It remains unclear whether current large language model–driven scientific agents possess reasoning capabilities aligned with scientific epistemic norms. This study conducts over 25,000 agent experiments across eight research scenarios, integrating variance decomposition and cognitive-behavioral modeling to systematically analyze their reasoning mechanisms from a normative cognitive perspective for the first time. The findings reveal that base models predominantly determine agent performance and behavior, accounting for 41.4% of observed variance. Moreover, 68% of reasoning trajectories disregard empirical evidence, and only 26% demonstrate the capacity to revise beliefs in response to counter-evidence. These results indicate that existing agents lack genuine scientific reasoning abilities, and external scaffolding frameworks are insufficient to compensate for their intrinsic cognitive deficiencies.

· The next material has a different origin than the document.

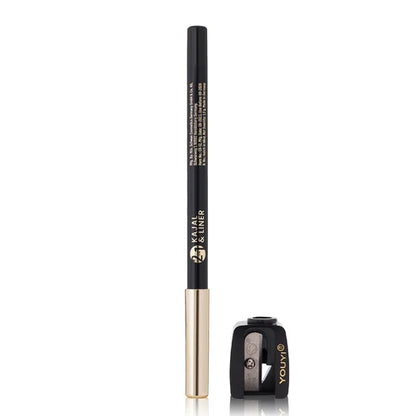 Swiss Beauty Kajal Ek-12 Black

Large language model (LLM)-based systems are increasingly deployed to conduct scientific research autonomously, yet whether their reasoning adheres to the epistemic norms that make scientific inquiry self-correcting is poorly understood. Here, we evaluate LLM-based scientific agents across eight domains, spanning workflow execution to hypothesis-driven inquiry, through more than 25,000 agent runs and two complementary lenses: (i) a systematic performance analysis that decomposes the contributions of the base model and the agent scaffold, and (ii) a behavioral analysis of the epistemological structure of agent reasoning. We observe that the base model is the primary determinant of both performance and behavior, accounting for 41.4% of explained variance versus 1.5% for the scaffold. Across all configurations, evidence is ignored in 68% of traces, refutation-driven belief revision occurs in 26%, and convergent multi-test evidence is rare. The same reasoning pattern appears whether the agent executes a computational workflow or conducts hypothesis-driven inquiry. They persist even when agents receive near-complete successful reasoning trajectories as context, and the resulting unreliability compounds across repeated trials in epistemically demanding domains. Thus, current LLM-based agents execute scientific workflows but do not exhibit the epistemic patterns that characterize scientific reasoning. Outcome-based evaluation cannot detect these failures, and scaffold engineering alone cannot repair them. Until reasoning itself becomes a training target, the scientific knowledge produced by such agents cannot be justified by the process that generated it.